§ Problem to solve:
Return the passage on Emanuel Straub word for word from "On 27 March" to "died in 1941.".

***** Source passage

A project of PA Historian

Emanuel Straub – Former Hegins Resident Dies at Shamokin, Age 90

Posted By on September 11, 2017

Emanuel Straub, who was born in Northumberland County, Pennsylvania, on 5 November 1842, was the son of George Straub (1803-1859) and Barbara [Zerbe] Straub (1803-1899).  After the death of his father, the mother and Emanuel moved in with Daniel Straub, Emanuel’s brother, who was a farmer in Hegins Township, Schuylkill County.  All appear together in the Hegins census of 1860.

On 27 March 1865, with his residence at that time declared as Northumberland County, Emanuel enrolled in Pottsville in the 48th Pennsylvania Infantry, Company D, as a Private.  He gave his age as 22 and his occupation as miner.  His height was 5 foot 7 inches, he had light hair, a light complexion, and blue eyes.  According to the record card at the Pennsylvania Archives (shown above), he was honorably discharged on 17 July 1865.

Following the war, about 1868, Emanuel married Adaline “Ada” Snyder (1849-1941), and with her had several children.

On 21 February 1880, Emanuel Straub applied for a pension based on his Civil War service.  He was awarded the pension, which he collected until his death on 19 February 1933.  Afterward, his widow applied for benefits.  She died in 1941.

When Emanuel Straub died in 1933 in Shamokin, Northumberland County, he was one of the longest surviving area Civil War veterans.  His obituary, and several other news articles told of some of his war experiences.

**********
***** Data block

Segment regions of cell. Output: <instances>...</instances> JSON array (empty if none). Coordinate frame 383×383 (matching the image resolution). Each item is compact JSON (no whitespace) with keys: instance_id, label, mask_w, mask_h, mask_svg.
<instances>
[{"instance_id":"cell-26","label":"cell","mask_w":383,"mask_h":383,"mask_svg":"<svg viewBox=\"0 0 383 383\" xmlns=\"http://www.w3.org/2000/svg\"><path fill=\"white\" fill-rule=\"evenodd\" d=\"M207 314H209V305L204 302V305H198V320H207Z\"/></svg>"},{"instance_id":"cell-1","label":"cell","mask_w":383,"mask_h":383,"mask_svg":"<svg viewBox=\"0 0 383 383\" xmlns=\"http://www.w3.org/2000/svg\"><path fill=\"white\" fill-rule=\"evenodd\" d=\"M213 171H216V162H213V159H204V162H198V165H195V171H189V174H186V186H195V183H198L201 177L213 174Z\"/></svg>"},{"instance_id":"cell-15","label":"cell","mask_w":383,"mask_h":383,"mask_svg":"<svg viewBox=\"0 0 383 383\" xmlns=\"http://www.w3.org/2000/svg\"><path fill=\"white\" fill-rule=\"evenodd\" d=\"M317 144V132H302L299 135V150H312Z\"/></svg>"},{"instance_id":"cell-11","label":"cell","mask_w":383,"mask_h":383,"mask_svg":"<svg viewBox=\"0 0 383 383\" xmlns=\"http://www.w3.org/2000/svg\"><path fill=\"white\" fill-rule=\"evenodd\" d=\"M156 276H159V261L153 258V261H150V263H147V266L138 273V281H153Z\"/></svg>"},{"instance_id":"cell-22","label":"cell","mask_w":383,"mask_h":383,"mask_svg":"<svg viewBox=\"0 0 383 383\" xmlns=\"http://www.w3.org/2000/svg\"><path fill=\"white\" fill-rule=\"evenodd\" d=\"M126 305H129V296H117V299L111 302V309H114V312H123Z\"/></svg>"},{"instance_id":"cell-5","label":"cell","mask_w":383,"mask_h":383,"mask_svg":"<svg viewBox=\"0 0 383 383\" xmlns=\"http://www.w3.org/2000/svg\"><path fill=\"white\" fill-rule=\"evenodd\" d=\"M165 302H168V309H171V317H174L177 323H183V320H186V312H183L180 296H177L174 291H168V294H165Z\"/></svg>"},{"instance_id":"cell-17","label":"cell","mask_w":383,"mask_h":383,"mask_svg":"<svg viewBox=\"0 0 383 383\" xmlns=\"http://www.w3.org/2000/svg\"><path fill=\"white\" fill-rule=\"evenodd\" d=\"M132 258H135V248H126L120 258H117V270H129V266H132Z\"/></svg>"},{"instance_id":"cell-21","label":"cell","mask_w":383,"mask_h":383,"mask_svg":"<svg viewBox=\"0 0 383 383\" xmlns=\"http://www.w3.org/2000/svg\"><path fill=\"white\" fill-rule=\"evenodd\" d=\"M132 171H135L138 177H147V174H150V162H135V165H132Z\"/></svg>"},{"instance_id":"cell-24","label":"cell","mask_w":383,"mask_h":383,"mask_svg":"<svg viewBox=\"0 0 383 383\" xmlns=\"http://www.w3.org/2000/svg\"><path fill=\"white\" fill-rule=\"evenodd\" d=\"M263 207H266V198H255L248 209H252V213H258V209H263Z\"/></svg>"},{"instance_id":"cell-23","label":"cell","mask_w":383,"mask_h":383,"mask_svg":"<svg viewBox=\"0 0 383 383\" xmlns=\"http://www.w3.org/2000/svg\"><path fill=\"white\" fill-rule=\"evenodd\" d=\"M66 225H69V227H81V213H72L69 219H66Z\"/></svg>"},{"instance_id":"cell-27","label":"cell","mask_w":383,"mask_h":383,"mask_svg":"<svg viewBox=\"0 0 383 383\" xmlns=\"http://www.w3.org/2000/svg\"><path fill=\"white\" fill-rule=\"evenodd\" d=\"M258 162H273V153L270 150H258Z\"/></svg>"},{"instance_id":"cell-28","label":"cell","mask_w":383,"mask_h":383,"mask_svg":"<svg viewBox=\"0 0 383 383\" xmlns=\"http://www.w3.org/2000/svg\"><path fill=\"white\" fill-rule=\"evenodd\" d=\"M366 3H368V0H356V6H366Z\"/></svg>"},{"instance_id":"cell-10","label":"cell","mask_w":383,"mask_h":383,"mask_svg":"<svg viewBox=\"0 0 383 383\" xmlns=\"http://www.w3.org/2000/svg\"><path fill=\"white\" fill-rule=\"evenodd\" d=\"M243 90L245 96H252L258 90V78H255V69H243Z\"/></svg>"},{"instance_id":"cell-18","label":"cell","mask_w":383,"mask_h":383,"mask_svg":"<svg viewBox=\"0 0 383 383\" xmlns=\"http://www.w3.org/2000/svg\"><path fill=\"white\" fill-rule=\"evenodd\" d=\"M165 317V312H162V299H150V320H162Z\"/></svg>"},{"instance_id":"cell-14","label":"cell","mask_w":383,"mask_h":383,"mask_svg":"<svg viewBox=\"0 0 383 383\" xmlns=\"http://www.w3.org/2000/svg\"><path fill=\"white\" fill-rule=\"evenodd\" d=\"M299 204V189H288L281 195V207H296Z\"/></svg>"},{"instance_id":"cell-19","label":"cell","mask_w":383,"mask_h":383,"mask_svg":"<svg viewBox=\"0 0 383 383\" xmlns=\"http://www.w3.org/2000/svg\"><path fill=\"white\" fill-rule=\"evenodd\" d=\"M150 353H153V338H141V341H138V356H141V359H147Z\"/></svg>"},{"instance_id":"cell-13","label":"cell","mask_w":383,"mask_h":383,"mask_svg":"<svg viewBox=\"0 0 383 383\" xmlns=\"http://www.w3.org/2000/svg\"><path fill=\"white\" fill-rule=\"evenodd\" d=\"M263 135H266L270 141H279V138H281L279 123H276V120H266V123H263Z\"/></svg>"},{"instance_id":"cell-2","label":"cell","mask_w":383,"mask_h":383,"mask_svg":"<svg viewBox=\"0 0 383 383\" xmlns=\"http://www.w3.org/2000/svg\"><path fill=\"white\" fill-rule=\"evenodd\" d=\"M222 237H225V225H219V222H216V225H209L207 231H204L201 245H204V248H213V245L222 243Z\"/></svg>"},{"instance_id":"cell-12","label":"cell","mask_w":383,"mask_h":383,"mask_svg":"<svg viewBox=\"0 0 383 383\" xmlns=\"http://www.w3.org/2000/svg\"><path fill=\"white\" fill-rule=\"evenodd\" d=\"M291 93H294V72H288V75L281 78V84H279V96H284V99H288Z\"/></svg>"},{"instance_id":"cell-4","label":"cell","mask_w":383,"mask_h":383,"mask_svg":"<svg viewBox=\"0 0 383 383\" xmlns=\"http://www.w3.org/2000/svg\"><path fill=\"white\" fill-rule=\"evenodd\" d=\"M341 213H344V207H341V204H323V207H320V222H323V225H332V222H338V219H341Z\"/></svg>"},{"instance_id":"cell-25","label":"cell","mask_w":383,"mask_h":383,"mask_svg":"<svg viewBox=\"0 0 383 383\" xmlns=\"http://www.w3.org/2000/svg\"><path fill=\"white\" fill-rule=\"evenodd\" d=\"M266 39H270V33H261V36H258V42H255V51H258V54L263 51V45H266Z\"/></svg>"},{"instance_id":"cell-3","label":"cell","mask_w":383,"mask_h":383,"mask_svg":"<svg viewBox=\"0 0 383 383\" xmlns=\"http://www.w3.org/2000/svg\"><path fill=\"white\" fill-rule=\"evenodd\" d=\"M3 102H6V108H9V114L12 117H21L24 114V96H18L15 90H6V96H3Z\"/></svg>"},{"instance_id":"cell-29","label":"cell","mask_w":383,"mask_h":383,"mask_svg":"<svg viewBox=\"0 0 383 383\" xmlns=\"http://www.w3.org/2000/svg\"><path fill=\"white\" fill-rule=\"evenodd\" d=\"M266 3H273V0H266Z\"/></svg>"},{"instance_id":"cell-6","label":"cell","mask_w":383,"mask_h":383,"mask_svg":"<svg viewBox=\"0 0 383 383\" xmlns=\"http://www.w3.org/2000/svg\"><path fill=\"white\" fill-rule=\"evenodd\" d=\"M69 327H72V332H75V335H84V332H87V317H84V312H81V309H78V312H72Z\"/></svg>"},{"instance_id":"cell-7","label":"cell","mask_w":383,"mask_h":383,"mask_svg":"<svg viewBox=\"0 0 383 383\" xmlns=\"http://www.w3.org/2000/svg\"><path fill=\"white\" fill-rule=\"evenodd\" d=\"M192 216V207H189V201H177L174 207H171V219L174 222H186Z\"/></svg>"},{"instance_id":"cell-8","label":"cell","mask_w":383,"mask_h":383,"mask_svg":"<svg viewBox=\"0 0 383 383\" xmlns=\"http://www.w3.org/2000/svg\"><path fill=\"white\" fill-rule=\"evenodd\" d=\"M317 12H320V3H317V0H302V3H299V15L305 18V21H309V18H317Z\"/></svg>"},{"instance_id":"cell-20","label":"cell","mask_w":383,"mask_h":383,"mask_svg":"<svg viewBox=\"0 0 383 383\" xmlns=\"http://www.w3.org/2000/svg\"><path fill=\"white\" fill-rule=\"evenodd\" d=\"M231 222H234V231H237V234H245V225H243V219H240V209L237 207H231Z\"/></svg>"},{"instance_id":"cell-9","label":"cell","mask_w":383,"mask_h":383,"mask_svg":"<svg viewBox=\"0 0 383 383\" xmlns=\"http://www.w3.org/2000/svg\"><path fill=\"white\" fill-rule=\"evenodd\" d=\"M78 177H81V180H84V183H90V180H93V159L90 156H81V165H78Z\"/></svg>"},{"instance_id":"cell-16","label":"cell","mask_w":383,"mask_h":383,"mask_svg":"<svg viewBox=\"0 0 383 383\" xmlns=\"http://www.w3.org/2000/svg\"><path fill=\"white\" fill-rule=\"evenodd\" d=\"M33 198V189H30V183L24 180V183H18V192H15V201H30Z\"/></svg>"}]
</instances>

**********

§ The answer:
On 27 March 1865, with his residence at that time declared as Northumberland County, Emanuel enrolled in Pottsville in the 48th Pennsylvania Infantry, Company D, as a Private.  He gave his age as 22 and his occupation as miner.  His height was 5 foot 7 inches, he had light hair, a light complexion, and blue eyes.  According to the record card at the Pennsylvania Archives (shown above), he was honorably discharged on 17 July 1865.

Following the war, about 1868, Emanuel married Adaline “Ada” Snyder (1849-1941), and with her had several children.

On 21 February 1880, Emanuel Straub applied for a pension based on his Civil War service.  He was awarded the pension, which he collected until his death on 19 February 1933.  Afterward, his widow applied for benefits.  She died in 1941.